That is to say, only around 1/10th of the present electricity usage of the United Kingdom, or about 10 large power stations. This looks like a low estimation to me, but I am no engineer. These sea-oriented methods are not discussed in the much quoted Pimentel assessment.

As the article on the English offshore system states

“Its backers believe the concept can become a rival to wind power because ocean currents are more reliable than wind and also because they are less obtrusive; the structure is built on the seabed and projects just a few metres above the surface.”

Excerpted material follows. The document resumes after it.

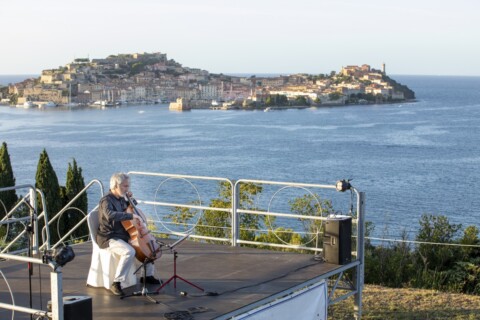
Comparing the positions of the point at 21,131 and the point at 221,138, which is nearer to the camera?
the point at 221,138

Another wave generator design

The item headline is “the world's first commercial wave power station is going into action in Scotland”, but no actual start date is given.

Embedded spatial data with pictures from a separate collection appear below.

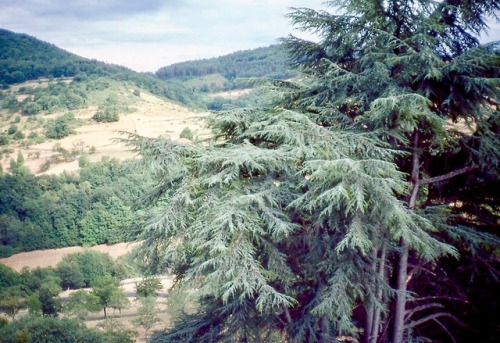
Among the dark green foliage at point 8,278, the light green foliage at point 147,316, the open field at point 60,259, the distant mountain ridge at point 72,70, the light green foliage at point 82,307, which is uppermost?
the distant mountain ridge at point 72,70

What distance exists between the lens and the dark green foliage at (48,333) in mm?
18688

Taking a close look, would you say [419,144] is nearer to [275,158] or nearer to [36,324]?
[275,158]

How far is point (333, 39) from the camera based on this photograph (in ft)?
24.8

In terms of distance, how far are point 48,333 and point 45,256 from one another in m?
43.7

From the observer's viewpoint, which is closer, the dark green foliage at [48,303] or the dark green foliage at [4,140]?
the dark green foliage at [48,303]

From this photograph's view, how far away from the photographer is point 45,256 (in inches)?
2205

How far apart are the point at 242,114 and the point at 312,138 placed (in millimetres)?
2335

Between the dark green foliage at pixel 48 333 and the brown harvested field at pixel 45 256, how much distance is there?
33741mm

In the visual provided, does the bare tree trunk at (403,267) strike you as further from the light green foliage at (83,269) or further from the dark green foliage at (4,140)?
the dark green foliage at (4,140)

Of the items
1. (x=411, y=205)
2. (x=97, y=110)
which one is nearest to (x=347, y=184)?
(x=411, y=205)

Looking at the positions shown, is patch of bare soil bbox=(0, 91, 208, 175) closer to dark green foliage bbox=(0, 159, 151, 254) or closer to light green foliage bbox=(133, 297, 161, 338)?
dark green foliage bbox=(0, 159, 151, 254)

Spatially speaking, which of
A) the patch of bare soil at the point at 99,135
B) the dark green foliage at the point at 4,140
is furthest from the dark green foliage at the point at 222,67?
the dark green foliage at the point at 4,140

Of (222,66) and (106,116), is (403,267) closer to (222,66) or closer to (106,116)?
(106,116)

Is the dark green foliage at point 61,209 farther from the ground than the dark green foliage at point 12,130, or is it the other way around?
the dark green foliage at point 12,130
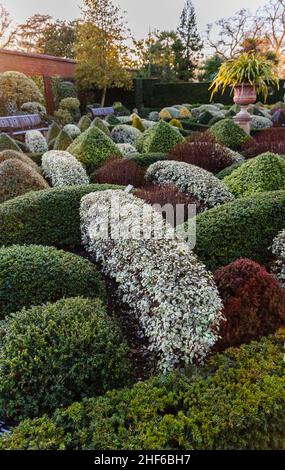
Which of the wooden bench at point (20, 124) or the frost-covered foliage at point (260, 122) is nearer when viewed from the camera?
the wooden bench at point (20, 124)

The generator is quoted as designed for 1/2 megawatt, but again details are not given. Windmills are now moving towards 3 megawatts and higher, this design also relies on air pressure.

Non-rigid tidal generator method

links from Alan G and James Hammerton

Wind

Pimentel reckons that wind power could be expanded in the United States to produce the equivalent of 230 big power stations, which would take up approximately 8 million hectares. My untutored guess is this may well be a considerable under-estimate, as windmills are developed, enlarged in capacity, and may be mounted ever higher in order to reach more powerful winds, or ganged more than one to a pillar, or built out to sea. Whether such development would affect weather conditions, I do not yet know enough to guess.

the increasing return of the age of the windmill

“Last year, enough wind energy came online in the United States to power roughly a half million homes. Next year, that number is expected to climb by another 100,000.”
—
“For the past five years, it's grown by about 30 percent a year worldwide. In Denmark, it now accounts for some 15 percent of all energy use.

The figure quoted for Denmark is an error, one commonly made. The figure should read, “15% of electricity production”, which is about 5% of Denmark’s energy inputs.

the wind in spain

“Spain, one of the windiest countries in Europe, currently gains around 3 percent of its electricity from wind power and is the second largest European producer of this form of energy and the third largest in the world.

“It expects its current installed generation capacity of 4,100 megawatts from wind power to increase to 8,900 megawatts by 2010.”

Wind power FAQs

A 30-page PDF document provides basic information on wind power generation. The document includes photographs, diagrams and tables.

And here is an excellent critique of wind power
However, the page has bad html and a long download when accessed on slow links.

Biofuel

Current biofuels are heavily subsidised and often EROEI-uneconomic. Much of the process is fossil fuel-driven, such as farm machinery, fertiliser, herbicides, insecticides and refining. Agriculture is heavuly dependant on water supply and sunlight. Biofuels are no easy option.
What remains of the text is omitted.